**Passage provided**
====

Hotel in San Francisco, California

The Stanford Court Hotel is a historic 393-room hotel located at 905 California Street on Nob Hill in San Francisco, California. The hotel sits at the intersection of California & Powell St, where the city's cable car lines also intersect.

==History==
In 1876, railroad tycoon and industrialist Leland Stanford built a mansion on the site at a cost of $2 million. Stanford spared little expense on the construction or decor, the mansion was legendary for its luxury and magnificent art collection. The two acre property was surrounded by a grand wall of basalt and granite, topped with a wrought iron fence. Part of that original wall and carefully restored fence can still be seen on the eastern side of the present day Stanford Court Hotel. The Stanford mansion, considered among the most elegant in the nation was destroyed in the fire after the 1906 San Francisco earthquake.

====

**Required action**
Write the next part of the Stanford Court Hotel passage, continuing its history section after the sentence about the mansion's destruction in the 1906 fire.

**Recorded data**
====

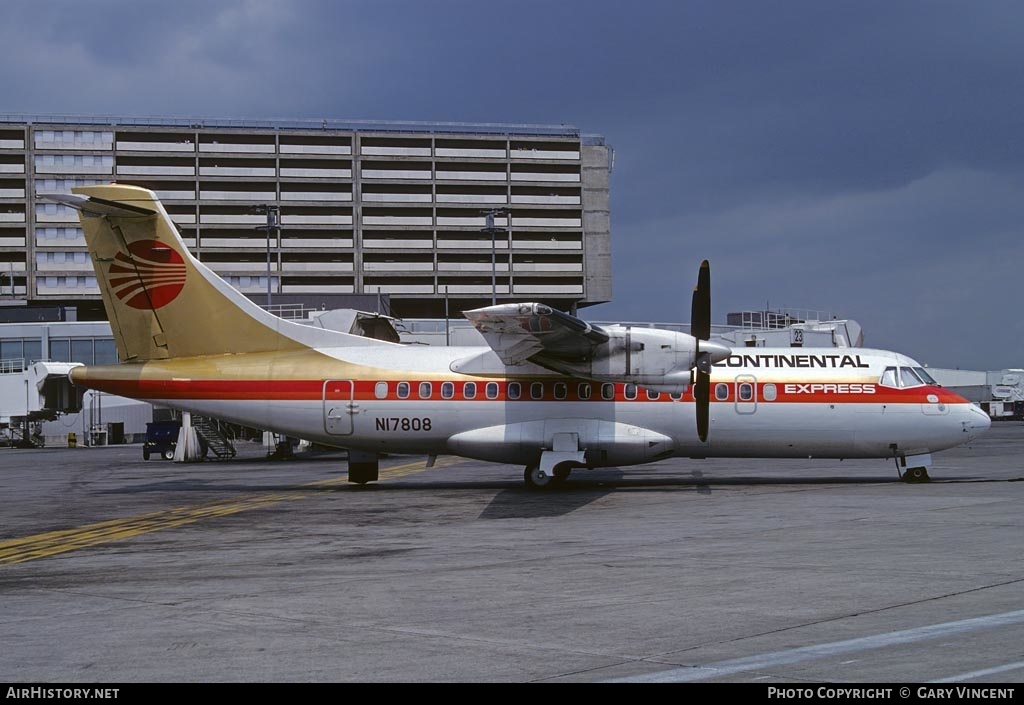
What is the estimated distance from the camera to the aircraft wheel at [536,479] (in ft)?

====

**Response for this exercise**
The site was purchased by real estate investor Lucien H. Sly, and in 1912 the luxurious Stanford Court Apartments were established, quickly becoming among the city's most fashionable residences. The structure was sold in 1968 and completely gutted and rebuilt as a luxury hotel, opening in March 1972 as The Stanford Court, run by hoteliers James A. Nassikas and Edgar Stern. The hotel was purchased by Stouffer Hotels in 1988 and became the Stouffer Stanford Court Hotel. In 1993, Stouffer Hotels was purchased by New World Development and all Stouffer hotels were placed within their Renaissance Hotels division, with the hotel becoming the Stouffer Renaissance Stanford Court Hotel. The Stouffer branding was retired in 1996 and the hotel became the Renaissance Stanford Court Hotel. In November 2008, the hotel completed a US$35 million renovation. The hotel left Renaissance in 2013 and became independent as the Stanford Court Hotel. It is currently managed by Highgate Hotels.